> **Exercise requirements**
Print the range of lines that opens with the line containing "Which option among" and closes with the last line of the listing. Include both ends; print nothing more.

━━━━━━

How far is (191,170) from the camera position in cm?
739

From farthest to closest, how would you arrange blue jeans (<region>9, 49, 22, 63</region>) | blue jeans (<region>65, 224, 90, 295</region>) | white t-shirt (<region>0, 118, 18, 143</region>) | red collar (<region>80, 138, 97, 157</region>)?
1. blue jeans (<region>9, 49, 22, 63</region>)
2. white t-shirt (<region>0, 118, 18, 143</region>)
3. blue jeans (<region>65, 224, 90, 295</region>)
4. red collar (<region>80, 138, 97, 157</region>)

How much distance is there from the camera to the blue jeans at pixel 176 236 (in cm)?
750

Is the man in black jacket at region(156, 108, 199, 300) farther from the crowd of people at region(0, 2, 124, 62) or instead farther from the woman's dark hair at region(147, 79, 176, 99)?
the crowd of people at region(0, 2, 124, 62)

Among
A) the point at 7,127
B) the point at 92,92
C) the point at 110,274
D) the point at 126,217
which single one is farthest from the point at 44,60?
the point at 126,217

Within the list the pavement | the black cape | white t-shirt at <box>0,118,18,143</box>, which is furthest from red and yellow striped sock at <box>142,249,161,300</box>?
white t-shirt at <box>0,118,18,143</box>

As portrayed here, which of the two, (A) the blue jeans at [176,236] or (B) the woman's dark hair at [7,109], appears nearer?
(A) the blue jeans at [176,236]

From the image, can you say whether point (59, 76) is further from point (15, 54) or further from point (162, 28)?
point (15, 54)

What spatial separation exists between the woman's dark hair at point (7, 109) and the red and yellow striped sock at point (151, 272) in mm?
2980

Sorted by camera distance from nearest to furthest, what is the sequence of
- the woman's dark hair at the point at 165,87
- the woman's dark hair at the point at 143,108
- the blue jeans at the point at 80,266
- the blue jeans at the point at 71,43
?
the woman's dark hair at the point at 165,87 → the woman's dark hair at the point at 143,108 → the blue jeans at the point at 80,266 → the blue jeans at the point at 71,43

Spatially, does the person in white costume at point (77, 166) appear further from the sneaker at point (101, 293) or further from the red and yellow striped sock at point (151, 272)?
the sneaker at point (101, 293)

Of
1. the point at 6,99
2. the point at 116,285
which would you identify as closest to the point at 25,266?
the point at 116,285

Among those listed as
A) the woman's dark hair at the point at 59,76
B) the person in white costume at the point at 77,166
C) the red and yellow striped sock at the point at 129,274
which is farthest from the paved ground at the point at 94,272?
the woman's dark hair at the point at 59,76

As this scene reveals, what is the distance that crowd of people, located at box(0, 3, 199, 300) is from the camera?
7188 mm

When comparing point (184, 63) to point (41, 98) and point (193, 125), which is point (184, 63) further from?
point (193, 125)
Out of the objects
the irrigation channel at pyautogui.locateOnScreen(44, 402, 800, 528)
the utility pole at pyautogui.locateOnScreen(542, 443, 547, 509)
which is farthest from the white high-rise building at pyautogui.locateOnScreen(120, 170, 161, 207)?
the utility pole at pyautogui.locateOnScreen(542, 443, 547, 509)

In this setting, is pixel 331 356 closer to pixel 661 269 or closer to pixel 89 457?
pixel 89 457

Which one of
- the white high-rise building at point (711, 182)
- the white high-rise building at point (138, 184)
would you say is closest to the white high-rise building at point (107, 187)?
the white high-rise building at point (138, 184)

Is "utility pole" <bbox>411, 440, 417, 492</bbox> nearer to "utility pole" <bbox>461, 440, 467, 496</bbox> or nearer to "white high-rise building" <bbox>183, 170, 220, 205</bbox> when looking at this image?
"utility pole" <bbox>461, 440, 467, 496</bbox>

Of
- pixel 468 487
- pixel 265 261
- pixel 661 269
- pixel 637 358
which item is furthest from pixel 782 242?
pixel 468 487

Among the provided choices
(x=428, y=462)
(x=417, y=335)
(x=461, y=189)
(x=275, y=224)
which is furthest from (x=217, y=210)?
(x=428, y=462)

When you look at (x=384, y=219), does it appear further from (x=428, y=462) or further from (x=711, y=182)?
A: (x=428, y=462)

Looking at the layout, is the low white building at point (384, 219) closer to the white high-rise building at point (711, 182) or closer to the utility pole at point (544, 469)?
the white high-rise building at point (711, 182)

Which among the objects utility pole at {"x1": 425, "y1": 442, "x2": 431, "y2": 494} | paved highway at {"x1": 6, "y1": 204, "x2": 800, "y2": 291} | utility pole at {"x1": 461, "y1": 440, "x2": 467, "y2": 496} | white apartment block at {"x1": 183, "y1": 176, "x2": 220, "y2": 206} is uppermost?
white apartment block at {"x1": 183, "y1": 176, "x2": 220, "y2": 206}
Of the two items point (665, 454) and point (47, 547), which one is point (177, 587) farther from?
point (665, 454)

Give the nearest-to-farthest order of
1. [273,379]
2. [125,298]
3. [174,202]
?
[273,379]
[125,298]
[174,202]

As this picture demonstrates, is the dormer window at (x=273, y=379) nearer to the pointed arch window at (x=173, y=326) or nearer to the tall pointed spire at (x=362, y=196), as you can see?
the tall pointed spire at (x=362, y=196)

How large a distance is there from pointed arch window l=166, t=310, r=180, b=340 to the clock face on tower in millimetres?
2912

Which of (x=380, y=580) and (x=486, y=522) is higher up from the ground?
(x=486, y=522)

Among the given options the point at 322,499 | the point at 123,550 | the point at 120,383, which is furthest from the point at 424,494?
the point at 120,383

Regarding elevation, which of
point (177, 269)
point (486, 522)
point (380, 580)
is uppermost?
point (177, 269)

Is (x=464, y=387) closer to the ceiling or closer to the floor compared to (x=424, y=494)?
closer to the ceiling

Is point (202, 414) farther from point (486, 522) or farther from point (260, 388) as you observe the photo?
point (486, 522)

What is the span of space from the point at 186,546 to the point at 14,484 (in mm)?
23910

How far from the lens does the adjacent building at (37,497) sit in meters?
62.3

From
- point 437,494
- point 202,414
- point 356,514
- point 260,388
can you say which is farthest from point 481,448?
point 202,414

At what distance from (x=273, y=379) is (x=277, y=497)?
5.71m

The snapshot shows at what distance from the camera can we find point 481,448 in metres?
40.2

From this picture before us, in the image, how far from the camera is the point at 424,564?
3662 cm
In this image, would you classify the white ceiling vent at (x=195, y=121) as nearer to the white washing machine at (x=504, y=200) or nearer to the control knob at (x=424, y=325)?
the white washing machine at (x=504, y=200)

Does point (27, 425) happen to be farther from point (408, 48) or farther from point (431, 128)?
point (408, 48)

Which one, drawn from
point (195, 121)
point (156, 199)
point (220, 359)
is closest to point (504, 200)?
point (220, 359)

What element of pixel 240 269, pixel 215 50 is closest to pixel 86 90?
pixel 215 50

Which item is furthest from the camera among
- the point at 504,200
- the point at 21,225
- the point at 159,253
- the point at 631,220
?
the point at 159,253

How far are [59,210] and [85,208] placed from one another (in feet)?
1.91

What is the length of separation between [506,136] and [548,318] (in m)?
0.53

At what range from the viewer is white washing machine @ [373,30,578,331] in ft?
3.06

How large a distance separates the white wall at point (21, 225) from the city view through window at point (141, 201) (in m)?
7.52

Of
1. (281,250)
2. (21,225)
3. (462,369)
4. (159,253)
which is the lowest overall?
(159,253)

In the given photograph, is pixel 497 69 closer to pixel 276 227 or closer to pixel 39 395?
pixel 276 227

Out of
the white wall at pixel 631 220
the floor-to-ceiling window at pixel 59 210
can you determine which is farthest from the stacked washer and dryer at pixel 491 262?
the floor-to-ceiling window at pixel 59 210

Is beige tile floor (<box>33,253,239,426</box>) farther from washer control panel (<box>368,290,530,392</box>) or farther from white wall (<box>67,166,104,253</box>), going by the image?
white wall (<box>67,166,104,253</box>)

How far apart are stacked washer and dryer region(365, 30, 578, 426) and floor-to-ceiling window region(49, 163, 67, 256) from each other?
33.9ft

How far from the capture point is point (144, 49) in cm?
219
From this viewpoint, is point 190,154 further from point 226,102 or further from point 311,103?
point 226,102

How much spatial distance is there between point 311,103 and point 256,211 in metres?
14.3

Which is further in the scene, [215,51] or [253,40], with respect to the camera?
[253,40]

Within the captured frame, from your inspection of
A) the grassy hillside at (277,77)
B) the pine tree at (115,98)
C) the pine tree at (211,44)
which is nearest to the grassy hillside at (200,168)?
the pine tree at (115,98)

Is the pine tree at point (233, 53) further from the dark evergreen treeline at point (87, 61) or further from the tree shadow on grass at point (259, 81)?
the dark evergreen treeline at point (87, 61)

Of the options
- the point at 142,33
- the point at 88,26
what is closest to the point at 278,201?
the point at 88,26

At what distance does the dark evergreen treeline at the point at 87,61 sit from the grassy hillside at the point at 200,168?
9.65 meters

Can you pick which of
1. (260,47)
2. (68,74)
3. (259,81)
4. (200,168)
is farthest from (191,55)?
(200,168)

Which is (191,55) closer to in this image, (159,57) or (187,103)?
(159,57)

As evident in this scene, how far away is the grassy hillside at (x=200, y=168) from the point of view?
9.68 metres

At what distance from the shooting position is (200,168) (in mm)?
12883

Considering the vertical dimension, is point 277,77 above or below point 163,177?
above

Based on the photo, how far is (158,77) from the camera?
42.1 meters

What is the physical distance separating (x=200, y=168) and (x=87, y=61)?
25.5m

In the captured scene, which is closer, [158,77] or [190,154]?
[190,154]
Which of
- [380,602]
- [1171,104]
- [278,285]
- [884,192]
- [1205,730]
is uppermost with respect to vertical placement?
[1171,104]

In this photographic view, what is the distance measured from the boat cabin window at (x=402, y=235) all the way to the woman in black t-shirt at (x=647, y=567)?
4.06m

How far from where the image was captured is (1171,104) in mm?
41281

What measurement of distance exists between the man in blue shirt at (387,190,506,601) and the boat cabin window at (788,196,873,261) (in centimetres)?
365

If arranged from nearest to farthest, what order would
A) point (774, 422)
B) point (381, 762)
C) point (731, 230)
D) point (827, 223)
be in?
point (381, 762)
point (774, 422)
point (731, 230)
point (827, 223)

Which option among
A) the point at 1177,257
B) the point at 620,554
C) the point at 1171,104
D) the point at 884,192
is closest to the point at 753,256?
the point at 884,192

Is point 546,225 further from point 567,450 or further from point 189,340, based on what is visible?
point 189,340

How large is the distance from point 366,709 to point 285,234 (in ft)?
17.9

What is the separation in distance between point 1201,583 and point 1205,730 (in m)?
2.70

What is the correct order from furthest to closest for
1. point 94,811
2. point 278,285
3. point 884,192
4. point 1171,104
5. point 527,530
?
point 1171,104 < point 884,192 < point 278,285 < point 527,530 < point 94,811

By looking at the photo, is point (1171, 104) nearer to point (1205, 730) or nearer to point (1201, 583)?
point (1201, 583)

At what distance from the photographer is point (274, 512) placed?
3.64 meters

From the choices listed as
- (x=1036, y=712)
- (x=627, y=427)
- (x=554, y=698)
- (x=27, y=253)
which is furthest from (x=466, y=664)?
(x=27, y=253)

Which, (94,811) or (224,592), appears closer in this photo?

━━━━━━

> **Final answer**
Which option among
A) the point at 1177,257
B) the point at 620,554
C) the point at 1171,104
D) the point at 884,192
is closest to the point at 753,256?
the point at 884,192

Is point 546,225 further from point 567,450 or further from point 189,340, based on what is visible?
point 189,340

How large is the distance from point 366,709 to point 285,234 (in ft)?
17.9

What is the separation in distance between point 1201,583 and point 1205,730 (in m)?
2.70

What is the correct order from furthest to closest for
1. point 94,811
2. point 278,285
3. point 884,192
4. point 1171,104
5. point 527,530
?
point 1171,104 < point 884,192 < point 278,285 < point 527,530 < point 94,811

By looking at the photo, is point (1171, 104) nearer to point (1205, 730) or nearer to point (1201, 583)?
point (1201, 583)

At what distance from the photographer is point (274, 512) placed?
3.64 meters

From the choices listed as
- (x=1036, y=712)
- (x=627, y=427)
- (x=554, y=698)
- (x=27, y=253)
which is furthest from (x=466, y=664)?
(x=27, y=253)

Which, (94,811) or (224,592), appears closer in this photo?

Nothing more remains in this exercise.